[Excerpts from a dataset]

----------

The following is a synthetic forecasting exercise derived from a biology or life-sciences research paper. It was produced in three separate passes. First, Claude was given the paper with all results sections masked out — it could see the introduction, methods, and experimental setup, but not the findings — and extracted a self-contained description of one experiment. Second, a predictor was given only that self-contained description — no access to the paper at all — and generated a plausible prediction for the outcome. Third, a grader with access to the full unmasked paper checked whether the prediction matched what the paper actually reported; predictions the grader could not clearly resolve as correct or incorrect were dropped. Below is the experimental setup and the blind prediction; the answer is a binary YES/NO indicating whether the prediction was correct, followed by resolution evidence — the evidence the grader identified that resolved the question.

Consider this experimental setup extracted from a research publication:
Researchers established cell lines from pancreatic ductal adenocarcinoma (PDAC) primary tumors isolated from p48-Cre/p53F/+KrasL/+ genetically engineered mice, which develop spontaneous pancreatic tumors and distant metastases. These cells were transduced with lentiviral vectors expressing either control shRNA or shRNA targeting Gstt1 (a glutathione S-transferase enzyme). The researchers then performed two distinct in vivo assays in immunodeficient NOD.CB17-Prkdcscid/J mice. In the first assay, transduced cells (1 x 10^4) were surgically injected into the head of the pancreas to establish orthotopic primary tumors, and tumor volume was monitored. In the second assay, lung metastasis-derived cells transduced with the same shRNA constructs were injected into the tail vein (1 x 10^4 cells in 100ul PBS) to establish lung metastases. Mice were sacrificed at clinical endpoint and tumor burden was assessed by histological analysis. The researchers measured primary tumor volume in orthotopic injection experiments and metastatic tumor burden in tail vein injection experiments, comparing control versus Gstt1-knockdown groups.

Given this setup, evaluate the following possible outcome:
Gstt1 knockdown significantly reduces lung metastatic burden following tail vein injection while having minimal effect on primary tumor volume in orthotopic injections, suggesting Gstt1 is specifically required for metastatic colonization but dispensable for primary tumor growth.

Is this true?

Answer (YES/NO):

----------

Copy out all of the data. Keep every word unchanged.

# Solved exercise
The following is a synthetic forecasting exercise derived from a biology or life-sciences research paper. It was produced in three separate passes. First, Claude was given the paper with all results sections masked out — it could see the introduction, methods, and experimental setup, but not the findings — and extracted a self-contained description of one experiment. Second, a predictor was given only that self-contained description — no access to the paper at all — and generated a plausible prediction for the outcome. Third, a grader with access to the full unmasked paper checked whether the prediction matched what the paper actually reported; predictions the grader could not clearly resolve as correct or incorrect were dropped. Below is the experimental setup and the blind prediction; the answer is a binary YES/NO indicating whether the prediction was correct, followed by resolution evidence — the evidence the grader identified that resolved the question.

Consider this experimental setup extracted from a research publication:
Researchers established cell lines from pancreatic ductal adenocarcinoma (PDAC) primary tumors isolated from p48-Cre/p53F/+KrasL/+ genetically engineered mice, which develop spontaneous pancreatic tumors and distant metastases. These cells were transduced with lentiviral vectors expressing either control shRNA or shRNA targeting Gstt1 (a glutathione S-transferase enzyme). The researchers then performed two distinct in vivo assays in immunodeficient NOD.CB17-Prkdcscid/J mice. In the first assay, transduced cells (1 x 10^4) were surgically injected into the head of the pancreas to establish orthotopic primary tumors, and tumor volume was monitored. In the second assay, lung metastasis-derived cells transduced with the same shRNA constructs were injected into the tail vein (1 x 10^4 cells in 100ul PBS) to establish lung metastases. Mice were sacrificed at clinical endpoint and tumor burden was assessed by histological analysis. The researchers measured primary tumor volume in orthotopic injection experiments and metastatic tumor burden in tail vein injection experiments, comparing control versus Gstt1-knockdown groups.

Given this setup, evaluate the following possible outcome:
Gstt1 knockdown significantly reduces lung metastatic burden following tail vein injection while having minimal effect on primary tumor volume in orthotopic injections, suggesting Gstt1 is specifically required for metastatic colonization but dispensable for primary tumor growth.

Is this true?

Answer (YES/NO):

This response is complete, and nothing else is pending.